Unlike the most other contenders, Bangladesh didn’t have a very potent pace bowling attack with most of their pacers having an average speed, which may require an extra effort in UK.
Bangladesh reached the semi-final in 2017 Champions Trophy in UK but the performances of their bowlers were not too
significant as they could only claim 12 wickets in four matches.
Caribbean legend Walsh, who is charge of Bangladesh’s pace bowling unit since August 2016, cautioned that the Tigers might face a similar situation in World Cup where pitches were expected to be flat.
‘It will be a big challenge,’ Walsh told reporters in Mirpur as Bangladesh began their final preparation camp for the tournament.
‘The World Cup is going to be a long tournament. There are going to be some good cricket wickets, which are batting-friendly. We have to be intelligent, and try to execute well.
‘We have to read the conditions and the surfaces we play. In some places the ball might swing more than others. We have to assess when we get there. Most of the wickets will be docile and flat. We have to work on our variations and execution.
‘Everybody studies one another these days, so they know our strengths and weaknesses. Likewise, we also know theirs. So it is about execution on the day, and try to be smart.

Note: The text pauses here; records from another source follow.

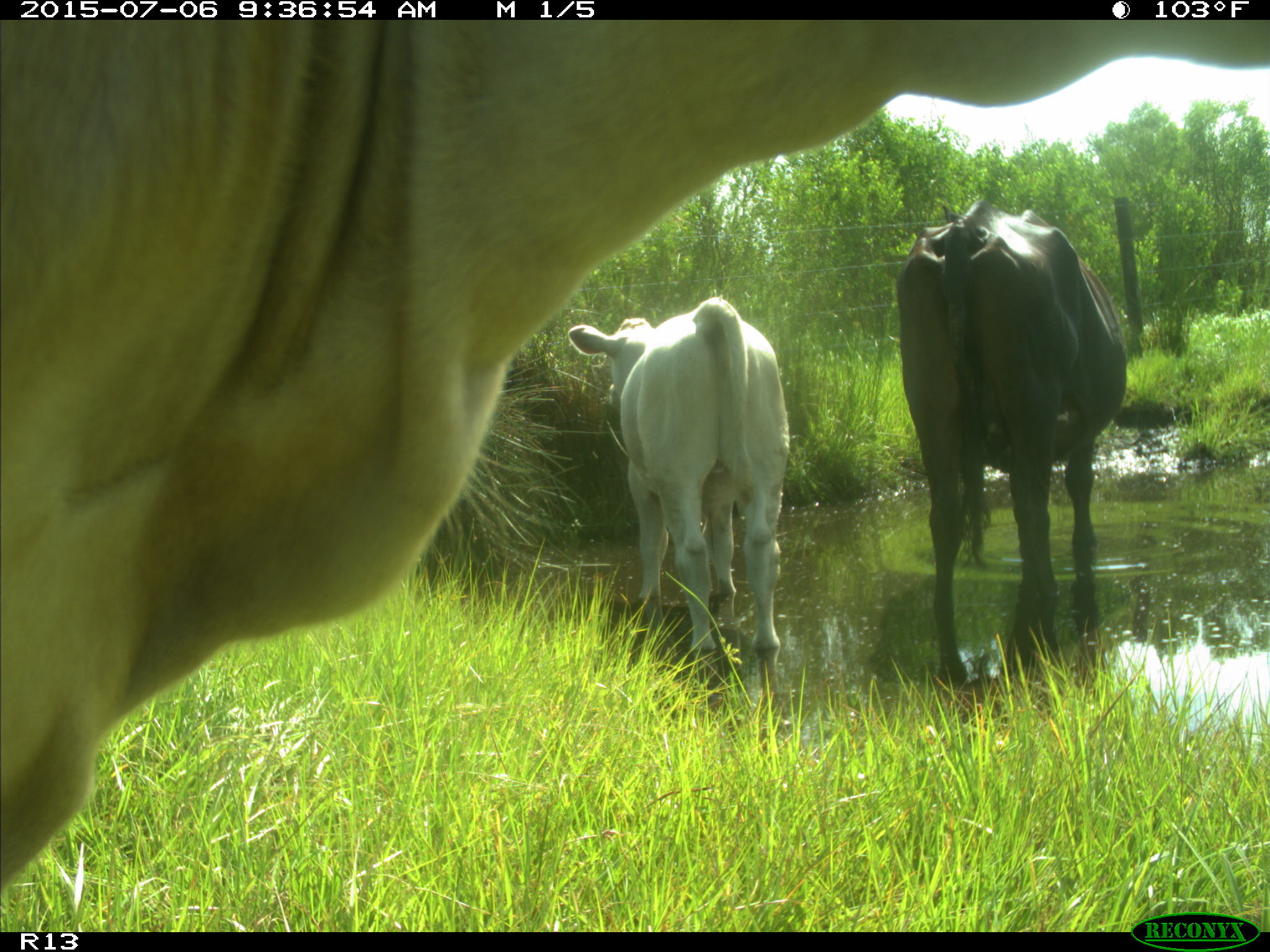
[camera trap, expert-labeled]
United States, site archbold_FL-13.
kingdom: Animalia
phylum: Chordata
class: Mammalia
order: Artiodactyla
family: Bovidae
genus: Bos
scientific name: Bos taurus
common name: domestic cow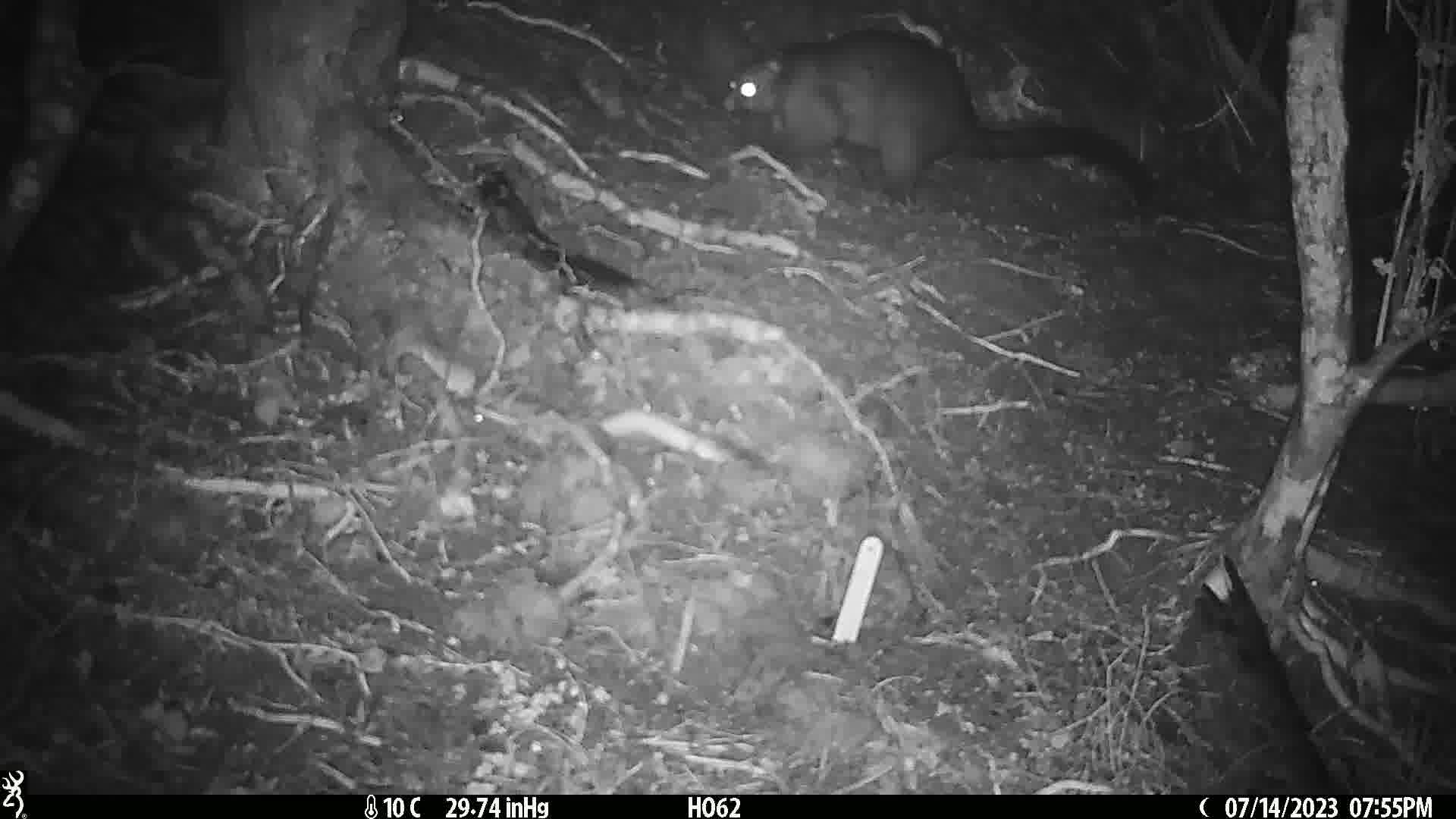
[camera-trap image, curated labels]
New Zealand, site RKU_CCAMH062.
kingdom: Animalia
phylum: Chordata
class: Mammalia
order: Diprotodontia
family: Phalangeridae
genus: Trichosurus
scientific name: Trichosurus vulpecula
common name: common brushtail possum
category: possum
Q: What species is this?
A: Possum (common brushtail possum) (Trichosurus vulpecula).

Walsh, who played four World Cups for the West Indies between 1987 and 1999, tipped the bowlers to rely on their variations to be successful.
‘Variations, thinking clever and execution have to be the key parts. Back whatever strength you have. You have to utilize early, to take early wickets which contains run rate and put pressure on the batting team,’ he said.
Several Bangladeshi pacers like Mustafizur Rahman, Rubel Hossain and Mohammad Saifuddin were dealing with some kind of injuries, which made Walsh more worried before the World Cup.
Mustafiz is currently recovering from an ankle injury while Rubel and Saifuddin also have problems with side strain and tennis elbow respectively, which left Walsh concerned.
‘Fizz is injured; he is not able to bowl. Rubel is just coming off an injury. Saifuddin has some problem with his tennis elbow. So those are major concern right now,’ he said.
‘We need to get them back into bowling, within the right frame of mind, and be sharp enough to do a bit of bowling in Ireland and be ready for the World Cup,’ he added.
Bangladesh, which will also open their campaign against South Africa on June 2 at the Oval, will play a tri-nation tournament in Ireland involving the hosts and West Indies in May as part of their build-up for World Cup.